Roberto Clemente's 3,000th hit, a feat achieved by only 11 men in the history of baseball, is in my opinion much more deserving of your cover.
When Roberto Clemente put on one of the greatest single performances in World Series history, you gave us Gus Johnson elbowing Dave DeBusschere on the cover. And now, after Clemente has achieved 3,000 hits, we see Joe Namath's smiling face for the eighth time in seven years. When Henry Aaron and Willie Mays made their 3,000th hits, you put them on the cover and also featured them in major articles. Clemente's feat gets only a few lines on pages 47 and 115.
Your failure to make Roberto Clemente your Oct. 9 cover subject typifies the indifference with which sports journalists have viewed the outstanding career of one of baseball's alltime great players.
Roberto's 3,000th hit is easily as notable a milestone as those of Henry Aaron and Willie Mays. Yet Clemente, whose lifetime batting average and four batting titles are highest among active players and who stands out as the best Latin American athlete ever to perform in the United States, has appeared on your cover only once, July 3, 1967.

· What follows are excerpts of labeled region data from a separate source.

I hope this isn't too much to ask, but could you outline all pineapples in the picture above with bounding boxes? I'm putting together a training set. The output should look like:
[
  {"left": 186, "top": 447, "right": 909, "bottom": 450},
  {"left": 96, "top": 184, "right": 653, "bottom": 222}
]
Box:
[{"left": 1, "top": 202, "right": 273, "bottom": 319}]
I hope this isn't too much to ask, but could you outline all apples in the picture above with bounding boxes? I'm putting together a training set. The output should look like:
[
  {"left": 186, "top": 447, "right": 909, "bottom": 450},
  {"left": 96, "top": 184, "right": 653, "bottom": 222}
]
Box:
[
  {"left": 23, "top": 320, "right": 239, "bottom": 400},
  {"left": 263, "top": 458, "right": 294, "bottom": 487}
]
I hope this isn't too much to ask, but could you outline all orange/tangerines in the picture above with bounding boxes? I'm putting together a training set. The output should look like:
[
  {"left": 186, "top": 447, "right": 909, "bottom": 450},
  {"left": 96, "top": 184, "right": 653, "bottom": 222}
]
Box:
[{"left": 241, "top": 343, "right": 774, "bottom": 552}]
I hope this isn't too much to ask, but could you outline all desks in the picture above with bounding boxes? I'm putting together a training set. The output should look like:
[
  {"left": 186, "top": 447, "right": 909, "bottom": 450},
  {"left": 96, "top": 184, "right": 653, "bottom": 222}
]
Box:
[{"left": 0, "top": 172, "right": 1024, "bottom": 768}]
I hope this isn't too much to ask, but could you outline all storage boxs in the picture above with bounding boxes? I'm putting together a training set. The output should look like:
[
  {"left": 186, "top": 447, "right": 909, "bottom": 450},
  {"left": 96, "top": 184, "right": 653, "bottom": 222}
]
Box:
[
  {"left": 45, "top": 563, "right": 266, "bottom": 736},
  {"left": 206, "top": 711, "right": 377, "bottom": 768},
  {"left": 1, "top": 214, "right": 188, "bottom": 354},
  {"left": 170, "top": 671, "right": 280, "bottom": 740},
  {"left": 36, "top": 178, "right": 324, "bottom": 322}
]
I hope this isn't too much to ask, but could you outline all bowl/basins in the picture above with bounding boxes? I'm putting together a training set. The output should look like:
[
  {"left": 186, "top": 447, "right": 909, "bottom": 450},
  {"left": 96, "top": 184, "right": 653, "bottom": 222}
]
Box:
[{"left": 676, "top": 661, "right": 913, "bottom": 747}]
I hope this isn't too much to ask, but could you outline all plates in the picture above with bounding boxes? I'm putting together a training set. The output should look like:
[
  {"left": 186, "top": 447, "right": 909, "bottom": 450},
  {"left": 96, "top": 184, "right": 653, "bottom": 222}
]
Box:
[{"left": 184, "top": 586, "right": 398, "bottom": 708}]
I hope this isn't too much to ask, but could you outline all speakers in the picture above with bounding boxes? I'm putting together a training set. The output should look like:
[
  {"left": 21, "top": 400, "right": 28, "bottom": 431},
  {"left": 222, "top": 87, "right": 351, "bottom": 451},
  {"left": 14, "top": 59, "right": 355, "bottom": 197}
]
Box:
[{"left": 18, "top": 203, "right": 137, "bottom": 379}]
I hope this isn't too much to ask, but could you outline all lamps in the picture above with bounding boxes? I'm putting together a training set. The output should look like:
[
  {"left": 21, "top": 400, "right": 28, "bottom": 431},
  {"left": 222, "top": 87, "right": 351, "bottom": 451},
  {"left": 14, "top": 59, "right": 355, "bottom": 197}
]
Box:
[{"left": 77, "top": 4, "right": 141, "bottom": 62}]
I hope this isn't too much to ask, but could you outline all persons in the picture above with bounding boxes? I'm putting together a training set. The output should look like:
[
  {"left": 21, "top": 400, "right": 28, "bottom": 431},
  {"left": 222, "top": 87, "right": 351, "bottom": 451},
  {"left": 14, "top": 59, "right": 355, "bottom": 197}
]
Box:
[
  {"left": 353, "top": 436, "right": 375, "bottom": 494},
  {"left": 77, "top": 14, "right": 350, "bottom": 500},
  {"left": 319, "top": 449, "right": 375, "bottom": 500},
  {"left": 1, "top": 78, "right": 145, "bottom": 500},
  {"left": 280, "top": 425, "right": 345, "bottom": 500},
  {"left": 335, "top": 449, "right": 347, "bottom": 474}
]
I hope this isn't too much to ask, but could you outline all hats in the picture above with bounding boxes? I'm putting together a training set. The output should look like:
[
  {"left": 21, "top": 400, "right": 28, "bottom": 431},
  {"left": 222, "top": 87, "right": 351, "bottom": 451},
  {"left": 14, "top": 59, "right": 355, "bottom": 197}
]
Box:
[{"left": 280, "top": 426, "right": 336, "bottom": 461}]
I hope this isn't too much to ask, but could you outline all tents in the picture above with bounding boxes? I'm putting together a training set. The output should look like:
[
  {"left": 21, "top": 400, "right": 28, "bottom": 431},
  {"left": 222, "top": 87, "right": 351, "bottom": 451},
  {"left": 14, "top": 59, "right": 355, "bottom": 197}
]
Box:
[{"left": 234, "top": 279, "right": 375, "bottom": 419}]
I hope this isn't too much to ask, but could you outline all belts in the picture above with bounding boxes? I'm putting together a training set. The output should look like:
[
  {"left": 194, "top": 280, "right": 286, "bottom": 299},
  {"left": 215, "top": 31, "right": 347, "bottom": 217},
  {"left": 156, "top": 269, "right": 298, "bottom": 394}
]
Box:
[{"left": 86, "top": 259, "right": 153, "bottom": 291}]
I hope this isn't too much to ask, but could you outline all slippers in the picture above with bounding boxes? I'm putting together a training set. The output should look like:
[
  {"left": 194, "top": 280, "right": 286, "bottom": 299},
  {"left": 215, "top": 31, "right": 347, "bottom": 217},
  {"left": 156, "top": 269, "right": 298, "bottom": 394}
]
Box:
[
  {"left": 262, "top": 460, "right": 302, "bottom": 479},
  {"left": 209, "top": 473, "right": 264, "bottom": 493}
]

My recommendation for Neil Leifer's 101st cover is Roberto Clemente. Give him the recognition he deserves!
JOSEPH P. O'DONNELL
I am glad to see that you have a hockey writer who knows what he is talking about (Hockey 72/73, Oct. 9). Mark Mulvoy tells it like it is in the NHL East Division. Although Boston has lost some talent, he states, "Still, there should be just enough Bruin left to beat New York." The New York Rangers have a fine team, but they can't play a physical game.
White Plains, N.Y.
Never in my life have I read such a biased job of reporting as was done by your Mark Mulvoy. Every other sentence was Bruins, Bruins and more Bruins. That is except when he was putting the knock on the New York Rangers. When he got tired of cheap-shotting the Rangers, he picked on the New York Islanders. And then for dessert he threw some unnecessary barbs at the New York Raiders.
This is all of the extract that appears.